First Judicial Circuit Judge David J. Sims said in an order filed earlier this week in Hancock County that the case would be referred to the West Virginia Prosecuting Attorneys Institute for the appointment of a special prosecutor.
The move comes about three months after Hancock County Prosecutor Jim Davis and First Judicial Circuit Judge Martin J. Gaughan recused themselves from the case for unspecified conflicts of interest.
Following the recusals, Sims and Hancock County Assistant Prosecutor David F. Cross were assigned to the case. Cross also is an assistant prosecutor for Brooke County.
Davis filed a motion in January asking to be disqualified from the case because his daughter is Weirton City Clerk Nicole Davis. The motion, which also asked for the disqualification of anyone in Davis’ office, said the daughter’s employment as clerk began when Harris was mayor.
“This basically gets my entire office out now,” Davis said.
Harris, 44, who now lives in Myrtle Beach, S.C., was indicted by a Hancock County grand jury in September 2013 on three felony counts of embezzlement and one count of conspiracy in connection with the alleged theft of money intended for a skateboard park in Weirton. Harris’ wife, Nycole, also is named in the indictment as a co-conspirator.
Harris is accused of stealing $16,273.22 that had been raised for the Weirton Skate Park – a pet project that Harris had campaigned on in 2007. The skate park, which opened in 2009, was paid for with a state grant and donated money that went into a special city account with Harris’ name on it.

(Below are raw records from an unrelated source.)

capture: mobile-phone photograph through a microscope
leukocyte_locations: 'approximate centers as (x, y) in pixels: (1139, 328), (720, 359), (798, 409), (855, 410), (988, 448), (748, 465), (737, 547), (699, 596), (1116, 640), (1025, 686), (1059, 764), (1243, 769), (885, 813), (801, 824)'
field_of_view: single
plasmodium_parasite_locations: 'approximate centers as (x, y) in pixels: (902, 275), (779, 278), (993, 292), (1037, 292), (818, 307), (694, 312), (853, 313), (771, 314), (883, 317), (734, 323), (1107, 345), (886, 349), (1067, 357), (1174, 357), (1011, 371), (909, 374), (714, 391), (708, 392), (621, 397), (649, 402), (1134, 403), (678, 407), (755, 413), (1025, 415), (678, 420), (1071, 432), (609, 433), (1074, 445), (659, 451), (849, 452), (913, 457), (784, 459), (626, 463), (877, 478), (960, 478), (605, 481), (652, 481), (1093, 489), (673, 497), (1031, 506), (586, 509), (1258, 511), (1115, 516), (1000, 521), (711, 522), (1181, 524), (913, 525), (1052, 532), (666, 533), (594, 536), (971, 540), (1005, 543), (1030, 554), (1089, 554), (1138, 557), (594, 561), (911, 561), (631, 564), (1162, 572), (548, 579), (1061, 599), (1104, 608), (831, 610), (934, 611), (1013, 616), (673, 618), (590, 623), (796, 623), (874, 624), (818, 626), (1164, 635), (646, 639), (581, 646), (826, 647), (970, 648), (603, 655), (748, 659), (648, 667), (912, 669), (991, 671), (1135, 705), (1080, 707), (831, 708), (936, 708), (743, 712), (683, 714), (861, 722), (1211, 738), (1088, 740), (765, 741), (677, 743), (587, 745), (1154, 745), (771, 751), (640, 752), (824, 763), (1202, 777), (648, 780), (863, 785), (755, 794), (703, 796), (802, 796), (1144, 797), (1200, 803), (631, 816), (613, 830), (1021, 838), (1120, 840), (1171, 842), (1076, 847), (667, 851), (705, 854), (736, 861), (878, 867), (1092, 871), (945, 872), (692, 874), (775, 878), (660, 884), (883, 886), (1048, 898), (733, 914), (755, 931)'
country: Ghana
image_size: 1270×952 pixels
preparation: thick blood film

The indictment alleges that Harris, who served as mayor from 2007 to 2011, wrote three checks from the skate park account in 2009 and used the money for his own benefit. Harris did not run for re-election in 2011.
After Harris left office, city officials became suspicious about funds missing from the account, prompting a two-year investigation by the West Virginia State Auditor’s Office and the West Virginia State Police.
Harris and his wife have pleaded not guilty to the charges.
In his motion, Davis asked to be disqualified to avoid the appearance of impropriety. But Harris’ attorney, William E. Galloway, of Weirton, said the apparent conflict taints not only Davis’ prosecution of the case but also his earlier presentation to the grand jury.
“This case should not proceed on an indictment obtained by a prosecutor who had a conflict from the very beginning,” Galloway said. “It just doesn’t look right.”
Galloway said he would support the appointment of a special prosecutor but only if the indictment is dismissed and the case started from scratch.
“The people have to be impartial who are running the show,” he said.
Galloway has filed motions to dismiss the indictment and to suppress evidence. A status hearing before Sims is scheduled for Feb. 14.
Philip W. Morrison II, executive director of the WVPAI, said he has not yet received the order for the appointment of a special prosecutor. Once he does, he will submit his selection to the institute’s executive council for approval.
If there are no objections from the executive council, the whole process could take about two weeks, he said.